Nextpower Hits 52-Week High after UBS Lifts Target to $140
Nextpower reached a 52-week high after UBS lifted its price target to $140 following a Q3 beat with $1.10 EPS versus $0.93 expected and $909.35 million revenue versus $812.43 million consensus. Insiders sold 91,468 shares worth $8.25 million in three months despite 19 analysts holding Buy ratings.
1. Strong Q3 Performance and Guidance Increase
Nextpower reported fiscal Q3 revenue of $909.35 million, surpassing consensus estimates by 12%, driven by accelerated deployments in North America and Europe. The company achieved a record backlog of $4.2 billion, up 30% year-over-year, reflecting broad demand for its single-axis solar tracking systems. Management raised full-year guidance for both revenue and adjusted operating income, forecasting year-end revenue growth of approximately 25% and expecting operating margins to stabilize in the mid-teens range.
2. Elevated Valuation and Rating Shift
Shares have re-rated sharply over the past twelve months, pushing the stock’s forward P/E multiple above 30x based on current EPS projections. After a series of buy-side upgrades, including a recent target increase by a major global bank, independent research firms collectively maintain a Moderate Buy consensus. However, with the multiple trading at a two-standard-deviation premium to its five-year average, several strategists have shifted their stance from Buy to Hold, cautioning that a market-driven correction could be imminent despite continued operational momentum.

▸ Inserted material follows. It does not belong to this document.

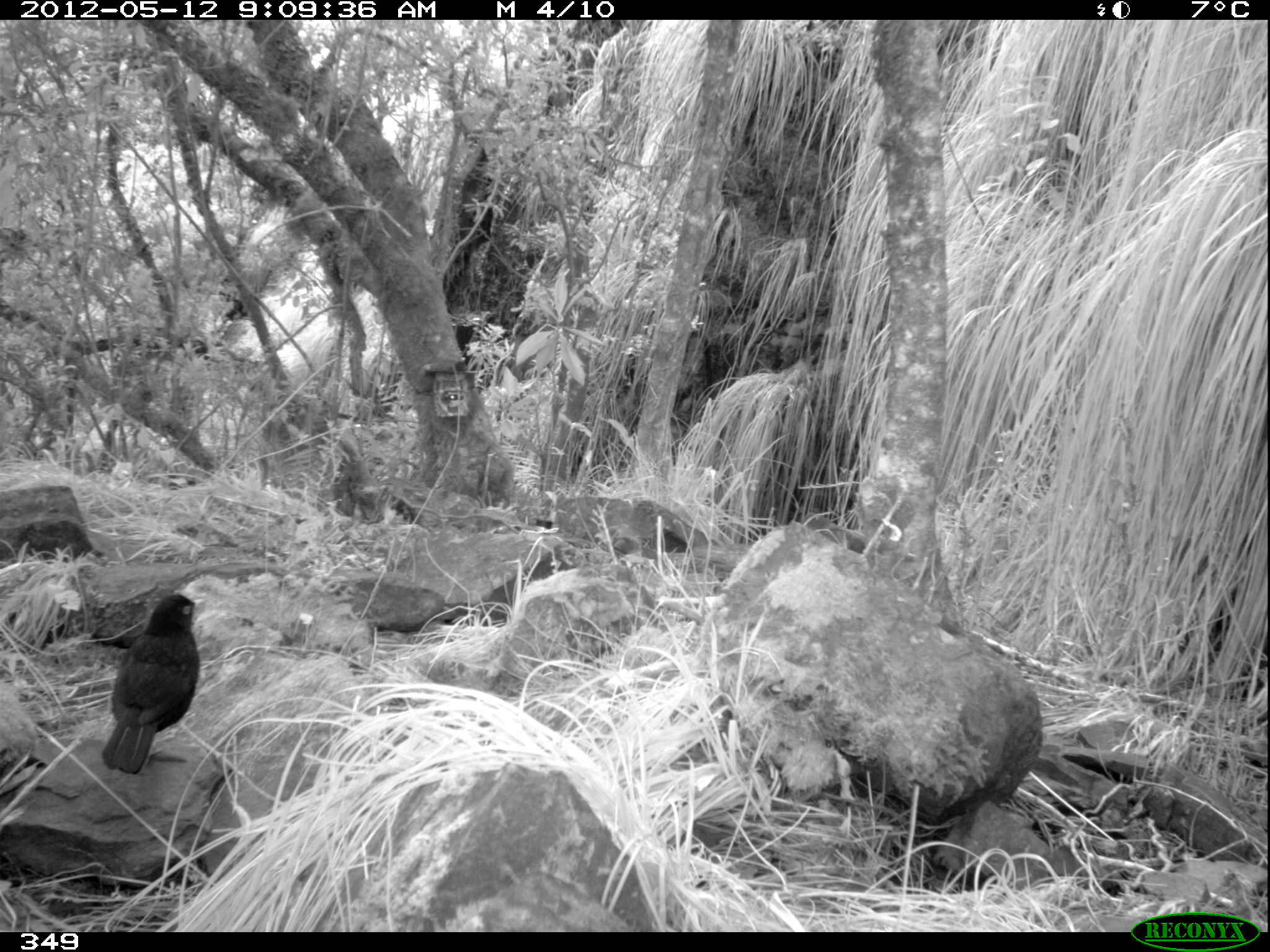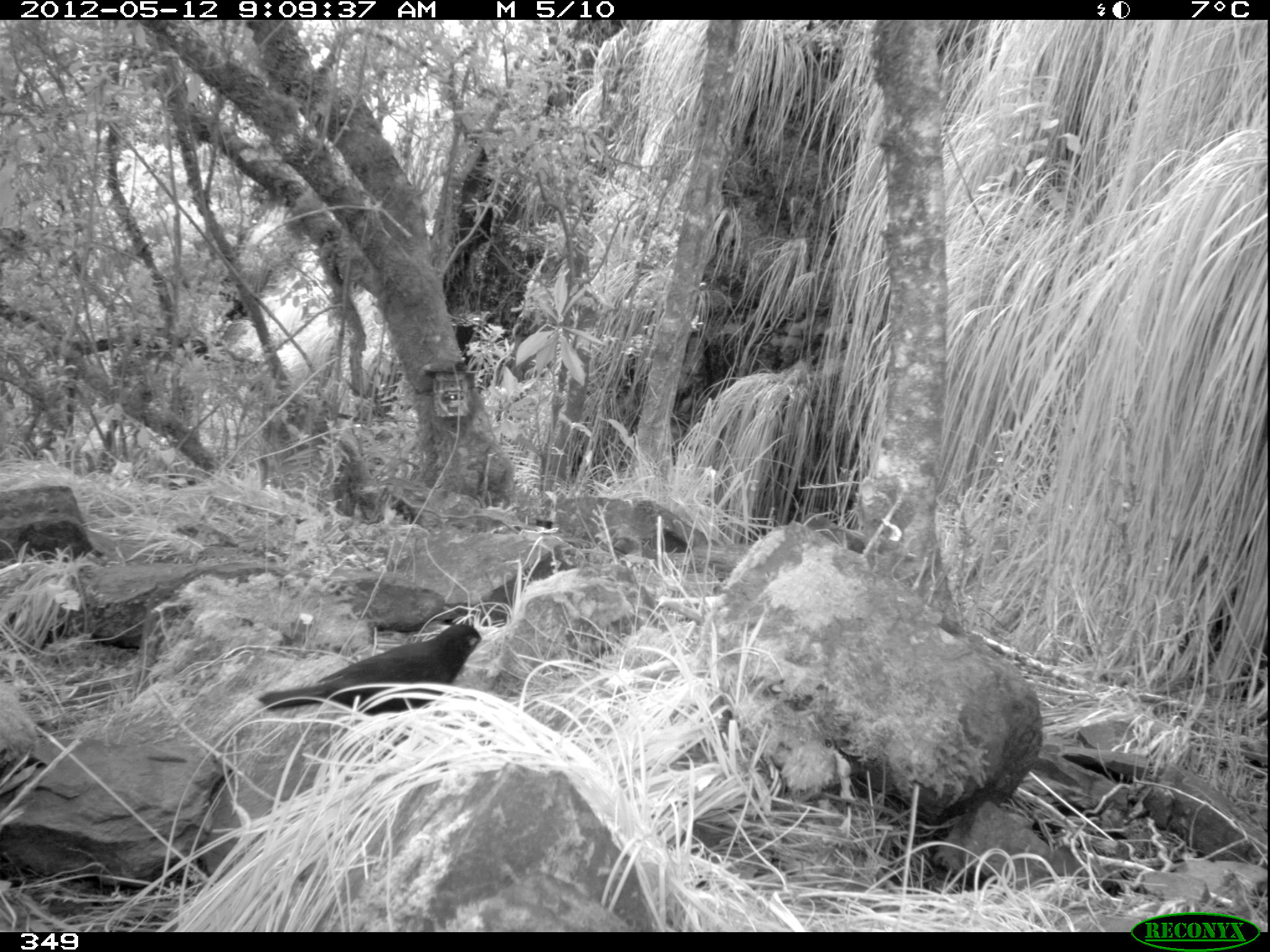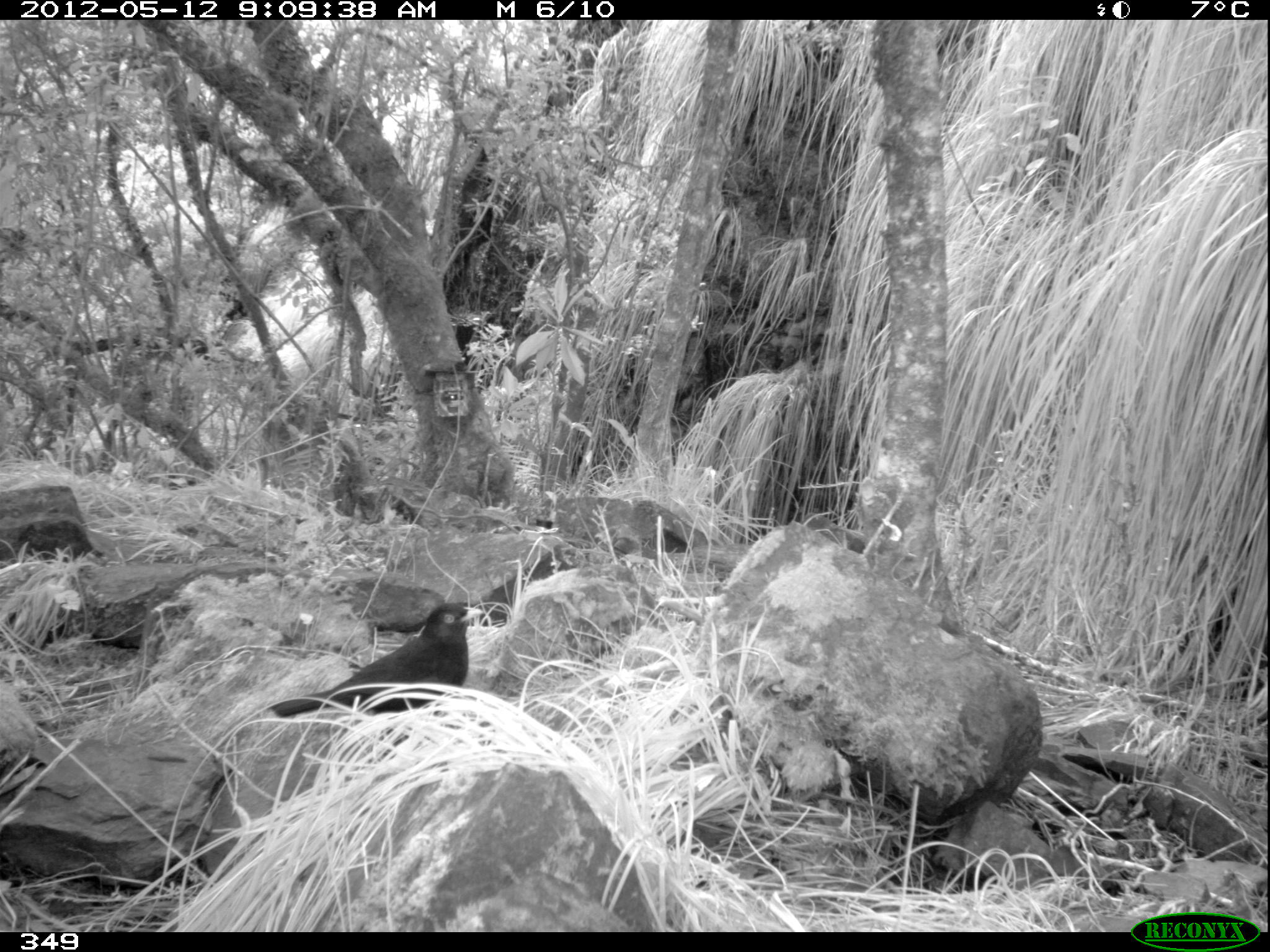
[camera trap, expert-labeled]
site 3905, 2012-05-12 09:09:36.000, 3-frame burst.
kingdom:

3. Robust Balance Sheet and Insider Activity
Nextpower closed the quarter with cash and equivalents of $952 million and zero debt, providing ample capacity for bolt-on acquisitions and R&D investments. Free cash flow from operations declined 12% year-over-year to $180 million, primarily due to elevated working capital requirements. Over the past three months, insiders have sold a total of 91,468 shares – approximately 0.56% of outstanding insider holdings – in transactions valued at $8.25 million, signaling a modest increase in liquidity needs but leaving insider ownership structure largely intact.